● **Activity 1**
Duplicate the part of the article on Colorado's House vote for the coronavirus bill that opens with the words containing "Buck, a Windsor" and closes with "Colorado Republican Party.".
● **Activity 2**
Please pick up the article on Colorado's House vote for the coronavirus bill where it stops, and continue it.

Donning masks and voting in small groups to avoid close contact, most members of Colorado’s congressional delegation voted Thursday to approve a nearly half-trillion-dollar bill in response to the coronavirus pandemic and economic downturn.
The bill was approved in the U.S. House by a vote of 388-5, with one “present” vote. Within the Colorado delegation, all four Democrats voted in favor, along with two Republicans. Rep. Ken Buck was the lone Coloradan to vote nay on the bill.
Buck, a Windsor Republican, has voted against every major coronavirus response bill, citing their high costs. During a KOA radio interview before the vote Thursday, he warned of extremely dire consequences if the nation careens off a fiscal cliff.
“When we are no longer fiscally sound — when we can’t expect multi-national corporations or foreign countries to buy our debt — the death toll at that point will be much, much larger than any death toll that was predicted as a result of this pandemic,” said Buck, who is also chair of the Colorado Republican Party.

Records from a collection:
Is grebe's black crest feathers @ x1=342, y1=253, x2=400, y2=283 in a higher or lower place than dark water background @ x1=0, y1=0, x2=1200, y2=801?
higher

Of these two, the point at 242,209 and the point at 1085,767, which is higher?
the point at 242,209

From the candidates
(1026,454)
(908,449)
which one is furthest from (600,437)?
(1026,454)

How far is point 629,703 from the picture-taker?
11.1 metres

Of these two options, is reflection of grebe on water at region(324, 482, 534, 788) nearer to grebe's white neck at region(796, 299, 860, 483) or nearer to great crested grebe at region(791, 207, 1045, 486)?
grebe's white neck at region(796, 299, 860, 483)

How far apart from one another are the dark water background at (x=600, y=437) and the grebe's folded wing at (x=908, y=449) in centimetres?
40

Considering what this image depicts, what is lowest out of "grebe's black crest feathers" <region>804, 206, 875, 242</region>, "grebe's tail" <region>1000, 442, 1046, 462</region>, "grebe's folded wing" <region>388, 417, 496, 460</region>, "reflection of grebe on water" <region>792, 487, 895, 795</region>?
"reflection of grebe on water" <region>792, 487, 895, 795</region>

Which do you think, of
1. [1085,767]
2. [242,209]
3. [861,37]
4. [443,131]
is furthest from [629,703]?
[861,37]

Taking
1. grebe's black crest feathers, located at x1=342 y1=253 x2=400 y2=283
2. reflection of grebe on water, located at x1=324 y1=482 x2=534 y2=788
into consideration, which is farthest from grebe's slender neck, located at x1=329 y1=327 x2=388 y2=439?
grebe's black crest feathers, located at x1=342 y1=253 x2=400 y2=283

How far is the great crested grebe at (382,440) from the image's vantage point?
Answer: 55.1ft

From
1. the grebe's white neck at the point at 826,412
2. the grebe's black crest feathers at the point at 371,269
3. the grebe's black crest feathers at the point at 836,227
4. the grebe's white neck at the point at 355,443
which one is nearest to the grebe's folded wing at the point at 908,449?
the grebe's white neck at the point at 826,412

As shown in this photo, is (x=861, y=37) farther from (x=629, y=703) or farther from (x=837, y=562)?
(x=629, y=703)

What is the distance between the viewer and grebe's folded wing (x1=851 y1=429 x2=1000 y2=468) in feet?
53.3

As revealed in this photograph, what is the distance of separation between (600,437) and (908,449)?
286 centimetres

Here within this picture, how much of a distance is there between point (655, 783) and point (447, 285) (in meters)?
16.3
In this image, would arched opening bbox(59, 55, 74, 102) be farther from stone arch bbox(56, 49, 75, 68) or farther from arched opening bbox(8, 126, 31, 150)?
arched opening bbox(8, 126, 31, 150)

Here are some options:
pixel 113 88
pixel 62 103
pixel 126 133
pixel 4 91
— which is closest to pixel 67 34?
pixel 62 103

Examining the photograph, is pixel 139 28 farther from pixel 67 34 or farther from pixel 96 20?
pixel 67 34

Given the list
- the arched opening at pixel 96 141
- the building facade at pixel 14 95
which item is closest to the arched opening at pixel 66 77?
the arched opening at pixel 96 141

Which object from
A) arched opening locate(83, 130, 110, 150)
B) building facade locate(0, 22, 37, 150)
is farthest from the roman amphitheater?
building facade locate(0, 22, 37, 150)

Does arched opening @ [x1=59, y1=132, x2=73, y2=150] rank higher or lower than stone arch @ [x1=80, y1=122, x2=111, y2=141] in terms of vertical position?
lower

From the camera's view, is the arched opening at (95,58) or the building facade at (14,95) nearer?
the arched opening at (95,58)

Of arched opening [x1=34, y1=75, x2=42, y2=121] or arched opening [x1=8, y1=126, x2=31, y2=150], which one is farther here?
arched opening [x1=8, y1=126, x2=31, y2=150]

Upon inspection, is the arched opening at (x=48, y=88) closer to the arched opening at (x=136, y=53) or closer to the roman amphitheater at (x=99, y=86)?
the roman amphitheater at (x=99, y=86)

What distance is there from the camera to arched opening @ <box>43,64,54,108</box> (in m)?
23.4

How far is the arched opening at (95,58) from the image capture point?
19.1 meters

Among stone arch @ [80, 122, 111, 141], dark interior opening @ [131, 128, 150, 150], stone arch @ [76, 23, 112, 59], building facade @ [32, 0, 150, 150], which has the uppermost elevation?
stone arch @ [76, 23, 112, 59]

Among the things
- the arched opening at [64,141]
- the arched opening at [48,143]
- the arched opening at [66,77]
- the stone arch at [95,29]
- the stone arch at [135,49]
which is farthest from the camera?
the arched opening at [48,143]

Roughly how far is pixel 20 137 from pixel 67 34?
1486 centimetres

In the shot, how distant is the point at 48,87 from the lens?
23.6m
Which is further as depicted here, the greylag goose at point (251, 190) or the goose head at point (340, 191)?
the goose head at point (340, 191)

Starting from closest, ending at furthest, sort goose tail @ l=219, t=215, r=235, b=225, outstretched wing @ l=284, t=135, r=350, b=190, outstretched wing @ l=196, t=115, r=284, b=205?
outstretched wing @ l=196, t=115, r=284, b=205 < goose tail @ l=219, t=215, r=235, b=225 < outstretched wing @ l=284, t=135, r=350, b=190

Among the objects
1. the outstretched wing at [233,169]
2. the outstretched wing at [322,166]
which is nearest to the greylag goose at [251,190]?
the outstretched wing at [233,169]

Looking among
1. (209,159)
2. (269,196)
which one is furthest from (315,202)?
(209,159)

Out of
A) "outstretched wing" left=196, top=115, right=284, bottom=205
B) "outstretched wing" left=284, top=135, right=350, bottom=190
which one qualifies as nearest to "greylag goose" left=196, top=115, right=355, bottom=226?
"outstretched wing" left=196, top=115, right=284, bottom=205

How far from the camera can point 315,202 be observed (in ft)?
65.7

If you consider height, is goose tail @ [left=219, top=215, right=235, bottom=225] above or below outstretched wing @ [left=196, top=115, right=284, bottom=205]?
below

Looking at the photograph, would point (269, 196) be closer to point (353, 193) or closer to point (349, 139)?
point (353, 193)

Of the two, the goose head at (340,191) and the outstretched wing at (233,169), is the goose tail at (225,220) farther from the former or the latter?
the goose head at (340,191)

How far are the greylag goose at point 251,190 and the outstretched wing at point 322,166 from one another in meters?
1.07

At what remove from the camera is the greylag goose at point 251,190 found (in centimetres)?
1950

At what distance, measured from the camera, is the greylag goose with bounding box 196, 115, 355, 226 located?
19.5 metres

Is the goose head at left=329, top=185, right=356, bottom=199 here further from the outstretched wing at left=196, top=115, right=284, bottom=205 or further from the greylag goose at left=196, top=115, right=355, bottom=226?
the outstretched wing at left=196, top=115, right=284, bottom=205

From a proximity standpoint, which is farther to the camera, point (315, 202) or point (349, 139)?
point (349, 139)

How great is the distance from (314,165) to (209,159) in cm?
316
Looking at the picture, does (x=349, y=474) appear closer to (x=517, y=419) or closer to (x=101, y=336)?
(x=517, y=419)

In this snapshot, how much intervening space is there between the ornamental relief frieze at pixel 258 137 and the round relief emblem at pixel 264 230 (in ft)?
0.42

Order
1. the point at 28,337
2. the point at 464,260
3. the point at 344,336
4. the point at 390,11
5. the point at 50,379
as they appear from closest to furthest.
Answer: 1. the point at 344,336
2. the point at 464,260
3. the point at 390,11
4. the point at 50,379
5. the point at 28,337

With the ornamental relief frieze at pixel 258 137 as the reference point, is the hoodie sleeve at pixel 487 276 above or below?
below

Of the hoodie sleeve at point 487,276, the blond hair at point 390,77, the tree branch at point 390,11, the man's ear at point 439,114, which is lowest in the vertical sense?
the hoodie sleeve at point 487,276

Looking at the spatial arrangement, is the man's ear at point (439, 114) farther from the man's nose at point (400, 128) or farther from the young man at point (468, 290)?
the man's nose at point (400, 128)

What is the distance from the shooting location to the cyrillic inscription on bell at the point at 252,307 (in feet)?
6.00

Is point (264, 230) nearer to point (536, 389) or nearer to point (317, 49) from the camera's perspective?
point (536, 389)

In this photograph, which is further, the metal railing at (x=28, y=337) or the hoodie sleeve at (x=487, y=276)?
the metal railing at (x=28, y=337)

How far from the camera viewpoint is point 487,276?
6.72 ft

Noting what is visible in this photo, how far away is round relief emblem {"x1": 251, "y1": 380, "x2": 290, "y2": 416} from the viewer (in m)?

● **Exercise output 1**
Buck, a Windsor Republican, has voted against every major coronavirus response bill, citing their high costs. During a KOA radio interview before the vote Thursday, he warned of extremely dire consequences if the nation careens off a fiscal cliff.
“When we are no longer fiscally sound — when we can’t expect multi-national corporations or foreign countries to buy our debt — the death toll at that point will be much, much larger than any death toll that was predicted as a result of this pandemic,” said Buck, who is also chair of the Colorado Republican Party.

● **Exercise output 2**
The $484 billion legislation is the fourth major coronavirus response bill to pass Congress since March. It includes more than $300 billion to replenish the Paycheck Protection Program, which allows struggling businesses to keep employees on payroll. The bill also sets aside $60 billion for small business loans and grants, $75 billion for hospitals and about $25 billion for COVID-19 testing.
“While some small businesses in our community were able to access the Paycheck Protection Program, many more were shut out,” said Rep. Diana DeGette, D-Denver. “Let’s be clear: Large corporations never should have been allowed to receive funds meant for small businesses. We must ensure this new round of funding goes to those businesses most in need.”
“To be clear, this interim package does not go nearly far enough in my view, and Congress must do more — now,” said Rep. Joe Neguse, D-Lafayette. “As we continue negotiations on doing precisely that, this interim package will ensure our small businesses can continue to access emergency grants and loans and that our hospitals can continue to care for individuals with COVID-19.”
The bill was unanimously passed by the Senate on Tuesday. Republicans criticized Democrats for delaying the vote by adding more money to the bill. Democrats say they improved it by adding funds for testing and aid to hospitals.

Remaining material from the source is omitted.